What’s more, as former industrial areas in Sunset Park, Long Island City and downtown Brooklyn, among other places, continue to transform into office districts for tech and creative companies, non-Manhattan commuting is liable to become the norm for an increasing number of New York City residents.

Addressing this challenge should be a top priority for the MTA over the next ten years and beyond.

I’d like to make several ambitious proposals that, I think, would do just that:

1. Continue to Invest in New York City’s Bus System.

  • Increase the number of Select Bus Service (SBS) lines and reduce the time it takes to implement these routes. The current 5-year implementation process is too long.
  • Consider implementing elements of SBS on all city buses. In our 2011 report, we recommended that GPS devices be installed on all city buses rather than just SBS buses, and the MTA is now doing that. The next step is to look at implementing Proof of Payment on all city buses. More than anything else, this has the potential to revolutionize bus service in New York City.  
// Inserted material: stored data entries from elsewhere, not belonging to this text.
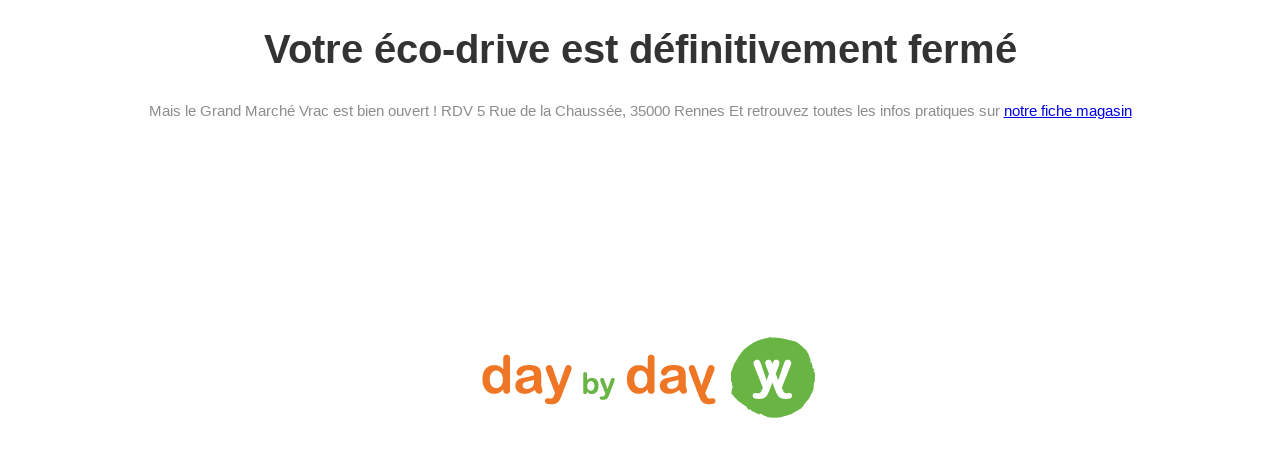

--- FILE ---
content_type: text/html; charset=UTF-8
request_url: https://rennes.daybyday-grandmarchevrac.com/boutique/huile-de-noix/
body_size: 3230
content:
<!DOCTYPE html>
<html lang="fr-FR">
<head>
<meta charset="UTF-8" />
<meta http-equiv="X-UA-Compatible" content="IE=Edge" />
<meta name="viewport" content="width=device-width, initial-scale=1" />
<link rel="profile" href="http://gmpg.org/xfn/11" />
<link rel="pingback" href="https://rennes.daybyday-grandmarchevrac.com/xmlrpc.php" />
<link rel="shortcut icon" href="/wp-content/uploads/2021/03/ecodrive-favicon.png" />
<title>day by day Grand Marché Vrac Rennes – l’éco-drive - Coming Soon</title>
<style>
    html[dir="rtl"] body {
        direction: rtl;
    }
    
    body {
        font-family: helvetica, arial, sans-serif;
        text-align: center;
        color: #333;
        font-size: 20px;
        padding: 0;
        margin: 0;
    }
    
    h1, h2, h3, h4, h5, h6 {
        font-family: helvetica, arial, sans-serif;
        font-weight: 900;
    }
    
    .comming-soon-info {
        color: #8D8D8D;
        font-size: 15px;
        line-height: 1.6;
        margin-bottom: 50px;
    }
    
    .img-coming-soon {
        max-width: 100%;
    }
    
    .follow-icon {
        margin: 30px auto;
    }
    
    a.icon {
        color: #8D8D8D;
        margin: 0 10px;
        font-size: 15px;
    }
    
    a.icon:hover {
        color: #333;
    }
    
    .main-container {
        max-width: 1200px;
        margin: 0 auto;
        padding: 20px 0;
        position: relative;
        z-index: 2;
    }
    
    .countdown-row {
        margin: 0 -5px;
    }
    
    .countdown-section {
        margin: 0 40px;
        display: inline-block;
    }
    
    .countdown-amount {
        display: block;
        font-size: 45px;
        line-height: 1;
        font-weight: 800;
    }
    
    .countdown-period {
        display: block;
        font-size: 15px;
        line-height: 1;
        color: #8D8D8D;
    }
    
    @media screen and (max-width: 640px) {
        .countdown-section {
            margin: 0 15px;
        }
        
        .countdown-amount {
            font-size: 30px;
        }
    }
</style>
</head>
<body>
<h1>Votre éco-drive est définitivement fermé</h1><p class="comming-soon-info">Mais le Grand Marché Vrac est bien ouvert ! 
RDV 5 Rue de la Chaussée, 35000 Rennes
Et retrouvez toutes les infos pratiques sur <a href="https://daybyday-shop.com/magasin/grand-marche-vrac-rennes/">notre fiche magasin</a>
</p><img class="img-coming-soon" src="https://rennes.daybyday-grandmarchevrac.com/wp-content/uploads/2025/08/Logo-Generique-daybyday.png" />
<div class="main-container">
    </div>

<script>
var nasa_countdown_l10n = {"days":"days","months":"months","weeks":"weeks","years":"years","hours":"hours","minutes":"mins","seconds":"secs","day":"day","month":"month","week":"week","year":"year","hour":"hour","minute":"min","second":"sec"};
</script>
<script src="https://rennes.daybyday-grandmarchevrac.com/wp-content/plugins/nasa-core/assets/js/min/jquery.min.js"></script>
<script src="https://rennes.daybyday-grandmarchevrac.com/wp-content/plugins/nasa-core/assets/js/min/countdown.min.js"></script>
<script src="https://rennes.daybyday-grandmarchevrac.com/wp-content/plugins/nasa-core/assets/js/min/coming-soon.min.js"></script>
</body>
</html>
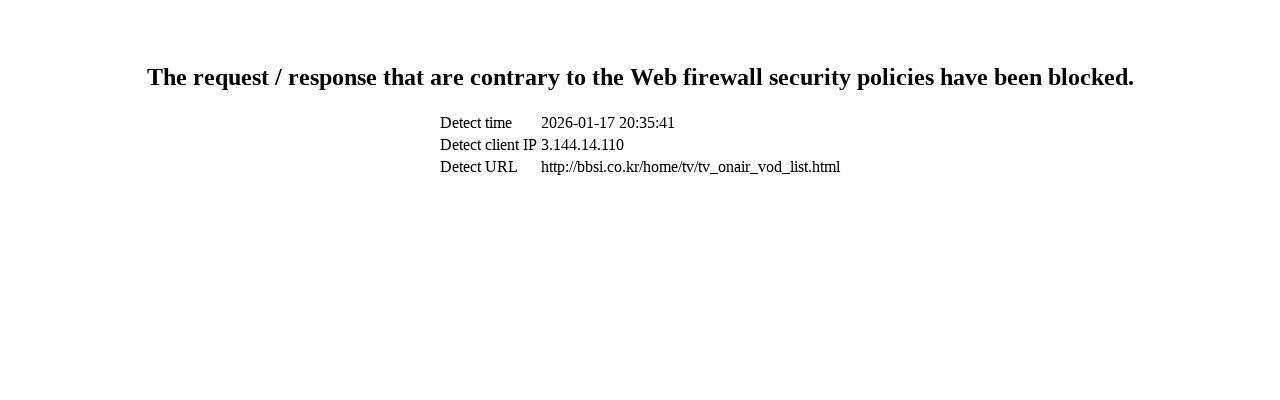

--- FILE ---
content_type: text/html
request_url: http://bbsi.co.kr/HOME/tv/tv_onair_vod_list.html?ProgramCode=2010
body_size: 389
content:
<br>
<br>
<center>
<h2>
The request / response that are contrary to the Web firewall security policies have been blocked.
</h2>
<table>
<tr>
<td>Detect time</td>
<td>2026-01-17 20:35:41</td>
</tr>
<tr>
<td>Detect client IP</td>
<td>3.144.14.110</td>
</tr>
<tr>
<td>Detect URL</td>
<td>http://bbsi.co.kr/home/tv/tv_onair_vod_list.html</td>
</tr>
</table>
</center>
<br>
2. Study Regional Rail Integration and Publish the Results.

  • You can’t talk about expanding the transit system in New York City without considering how we could use what we have more efficiently. The LIRR, Metro North and even NJ Transit could serve many more customers and dramatically transform the city’s public transit system if we started through-running trains at Penn Station, increased the frequency of service, and reduced fares inside the city limits. Hundreds of thousands of commuters in Queens and the Bronx, in particular, would get rapid transit service for the first time, and commuters all over the region would gain direct access to job centers outside of the CBD without adding to the congestion in Midtown Manhattan. Flushing, Jamaica, Long Island City, and Downtown Brooklyn—among other growing economic centers—would gain new rapid transit lines for the first time in generations, and these new lines would not only help alleviate long commutes but spur development in areas that could benefit from it.
  • If it chooses to, the MTA can model several versions of this proposal and publish the costs and the benefits.

3. Link Transportation Planning with Broader Economic Development Goals.

  • The MTA and its subsidiaries need to look beyond agency priorities to become a planning and development partner with state and city economic development agencies.
  • The MTA should partner with the Department of City Planning, the Department of Transportation and the city and state Economic Development Corporations on transit oriented-development. SBS lines, for instance, should be paired with upzonings and other development initiatives to encourage development along new lines. The proposed Woodhaven Blvd line would be a good place to start this process.
  • The MTA should also consider development opportunities on the properties it owns, starting with the Sunnyside Yards in Western Queens. As a part of the East Side Access project, the LIRR has proposed a new multi-billion dollar mid-day storage facility for Grand Central bound trains on so-called Yard A. Yard A is approximately 49 acres, and it’s located on the western side of the yards, contiguous with Queens Plaza. The MTA should revisit this proposal and consider whether developing the site without decking wouldn’t outweigh the costs of moving the storage facility further away from the CBD. Spending over a billion dollars on a train storage facility next to one of the fastest developing areas of the city would be a huge waste of resources and a wasted opportunity to raise revenue for transit.
  • Next, as a part of Penn Station Access, the MTA should invest in regional rail stations at the Ditmars N/Q stop in Astoria and on the Sunnyside Yards. As a part of a broader effort to better integrate regional rail service in the city’s rapid transit network, both stations would open up western Queens to commuters all over the region, while making it possible for residents of Queens to travel north to the Bronx, Westchester and Fairfield Counties without traveling through Penn Station. But even without full integration, having an intermodal station in LIC would be hugely beneficial both from a transportation planning and economic development perspective.    

This testimony was presented on July 16, 2014.